The History of the Internet
This text was originally written as an assignment about the history of the Internet for my web development course in Gymnasiet during November of 2022. It has been translated from Swedish to English, but the content is preserved in its original state. The Swedish version can be found here.
The Internet has become an essential part of our lives. Accessible via computers, smartphones, and even various ‘smart’ devices such as TVs, fridges or even a smart toaster. But how did we get to this point? And what led to the information age we live in now?
1960s/1970s: ARPANET as a research project
The Internet began as a research project by the American ARPA to connect and send messages between computers, called ARPANET. On 29 October 1969, the first message was sent between two computers, one at UCLA and one at Stanford.
As ARPANET was developed and many research institutes around the US were connected, the first e-mail was sent in 1971 and by 1973 as many as 40 computers were connected to ARPANET. But it was not until 1973 that ARPANET became an international network, or internet. Signals would be sent from the US to the Norsar research centre in Norway via a ground station in Bohuslän, Sweden.
1974 saw the development of the TCP/IP protocol, a standard for packet-switched networks. This is still what is used on the modern Internet but it was not always so. There was another protocol called X.25, which was a favourite among the telecommunications companies as it was centralised and the companies could charge for the traffic that flowed through.
1980s: Internet becomes civilian
However TCP/IP eventually prevails, as its decentralised protocol was faster and more flexible. January 1983, ARPANET switches to the TCP/IP protocol and the network also becomes “civilian”, opening up to anyone who wants to connect to it. The US military creates its own MILNET network as ARPANET was previously mainly for military purposes, and this civilian ARPANET becomes the start of the real Internet as we know it today.
1983 also sees the implementation of DNS, a system for linking IP addresses of computers to human-readable names, making it easier to keep track of all computers. Compared to the previous registry, the domain name system was automated and distributed making it more scalable as the internet grew and even more computers joined the network.
In Sweden, the first connection comes in the summer of 1984 when Ulf Bilting sets up the first Swedish IP network 192.5.50.0/24
that connects to ARPANET. The top-level domain .se is registered in 1986 and in 1988 Swedish universities are connected using SUNET.
1990s: World Wide Web
At this point, the Internet existed, but the web as we know it today had not yet been invented. All the data on servers and other computers on the network was scattered in no order whatsoever in a file server or something similar. It was only with the World Wide Web in 1989 with the first web browser and the HTTP protocol that the web we see today emerged. The WWW was first developed by Tim Berners-Lee at CERN in 1989, and the rights were later released in April 1993. In 1994, Tim Berners-Lee founded the W3C which is an organisation that decides on open web standards.
From this point on, the Internet starts to become more commonplace for ordinary people. In addition to the original browser created by Tim Berners-Lee for NeXTSTEP, NCSA Mosaic is launched in 1993. It supported graphics, images and sound within the browser itself, and was the first browser to have a wide impact with its Windows version.

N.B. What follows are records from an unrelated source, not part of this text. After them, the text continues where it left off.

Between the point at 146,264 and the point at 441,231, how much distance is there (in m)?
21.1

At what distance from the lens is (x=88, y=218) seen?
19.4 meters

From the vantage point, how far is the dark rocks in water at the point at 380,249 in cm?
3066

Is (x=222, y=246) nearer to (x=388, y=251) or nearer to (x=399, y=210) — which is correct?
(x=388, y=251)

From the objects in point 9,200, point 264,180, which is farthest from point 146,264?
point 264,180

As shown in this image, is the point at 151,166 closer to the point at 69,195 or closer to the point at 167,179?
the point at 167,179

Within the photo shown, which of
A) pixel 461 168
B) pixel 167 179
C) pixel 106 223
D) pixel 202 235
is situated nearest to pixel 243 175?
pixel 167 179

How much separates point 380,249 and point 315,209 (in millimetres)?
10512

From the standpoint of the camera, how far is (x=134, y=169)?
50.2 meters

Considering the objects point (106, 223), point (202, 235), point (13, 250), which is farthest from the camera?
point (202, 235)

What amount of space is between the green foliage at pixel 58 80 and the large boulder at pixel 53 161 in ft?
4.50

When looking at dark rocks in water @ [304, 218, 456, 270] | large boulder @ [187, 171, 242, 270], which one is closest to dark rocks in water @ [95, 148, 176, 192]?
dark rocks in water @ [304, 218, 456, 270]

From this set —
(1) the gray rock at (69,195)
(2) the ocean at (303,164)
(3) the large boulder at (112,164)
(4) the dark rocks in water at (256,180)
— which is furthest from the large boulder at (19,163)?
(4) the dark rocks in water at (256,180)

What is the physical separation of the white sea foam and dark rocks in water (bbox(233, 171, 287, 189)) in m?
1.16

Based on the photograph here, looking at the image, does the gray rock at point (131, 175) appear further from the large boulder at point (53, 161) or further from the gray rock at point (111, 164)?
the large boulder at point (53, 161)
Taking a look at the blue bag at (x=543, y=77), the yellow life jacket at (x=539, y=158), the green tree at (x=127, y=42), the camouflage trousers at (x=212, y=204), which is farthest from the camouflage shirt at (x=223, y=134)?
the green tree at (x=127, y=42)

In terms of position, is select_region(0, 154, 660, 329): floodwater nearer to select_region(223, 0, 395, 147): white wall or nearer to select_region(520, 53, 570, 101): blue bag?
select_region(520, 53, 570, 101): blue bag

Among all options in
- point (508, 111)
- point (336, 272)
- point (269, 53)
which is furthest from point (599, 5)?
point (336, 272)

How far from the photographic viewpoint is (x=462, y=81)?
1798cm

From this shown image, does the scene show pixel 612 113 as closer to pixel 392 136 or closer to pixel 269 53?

After some time, Netscape Navigator came along and became the most popular browser. NCSA licences its browser to Microsoft, which becomes the basis for their Internet Explorer, which took a stranglehold on the browser market once it became available for free with Windows. This eventually led to a lawsuit in which the US Department of Justice accused Microsoft of using its dominant position with Windows to increase the use of Internet Explorer.

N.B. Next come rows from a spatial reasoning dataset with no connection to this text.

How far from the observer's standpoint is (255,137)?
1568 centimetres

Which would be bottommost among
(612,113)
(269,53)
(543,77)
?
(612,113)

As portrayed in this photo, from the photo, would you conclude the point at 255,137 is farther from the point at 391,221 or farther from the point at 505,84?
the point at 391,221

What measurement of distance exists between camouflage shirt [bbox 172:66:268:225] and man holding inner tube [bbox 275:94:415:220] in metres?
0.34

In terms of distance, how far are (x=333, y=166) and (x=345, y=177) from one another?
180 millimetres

Meanwhile in the 1990s, the web evolves into what we know today. In 1990, Swipnet becomes Sweden’s first commercial Internet service provider. Linköping University’s computer association Lysator launches Sweden’s first website in 1993, the Swedish IT Commission is set up to disseminate information and promote digital development, and Aftonbladet becomes the first Swedish online newspaper in 1994.
In December 1995, the Altavista search engine is launched, which is a success as it can provide better search results. This was because Altavista’s database was automatically indexed by spiders crawling around the web, saving not only the page title but also all the text on the page, and could do a full-text search on page contents.

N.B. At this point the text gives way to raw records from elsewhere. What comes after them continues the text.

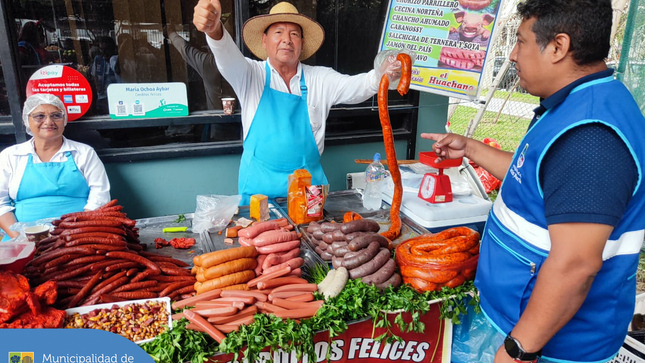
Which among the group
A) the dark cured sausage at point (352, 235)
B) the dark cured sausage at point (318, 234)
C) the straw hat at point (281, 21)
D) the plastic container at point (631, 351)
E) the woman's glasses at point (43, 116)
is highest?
the straw hat at point (281, 21)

In 1997 the Swedish Internet Foundation is founded, who takes over responsibility for the .se domain and also aims to work for an internet that contributes positively to society.
As a further development of Altavista, Larry Page and Sergey Brin start a research project in 1996 to organise the web’s information. They invented the PageRank algorithm, which ranks websites according to how many inbound links from other websites they have. Compared to Altavista and other earlier search engines that listed results by the number of times a word appears on a page, it made it harder for spam to get high up in search results.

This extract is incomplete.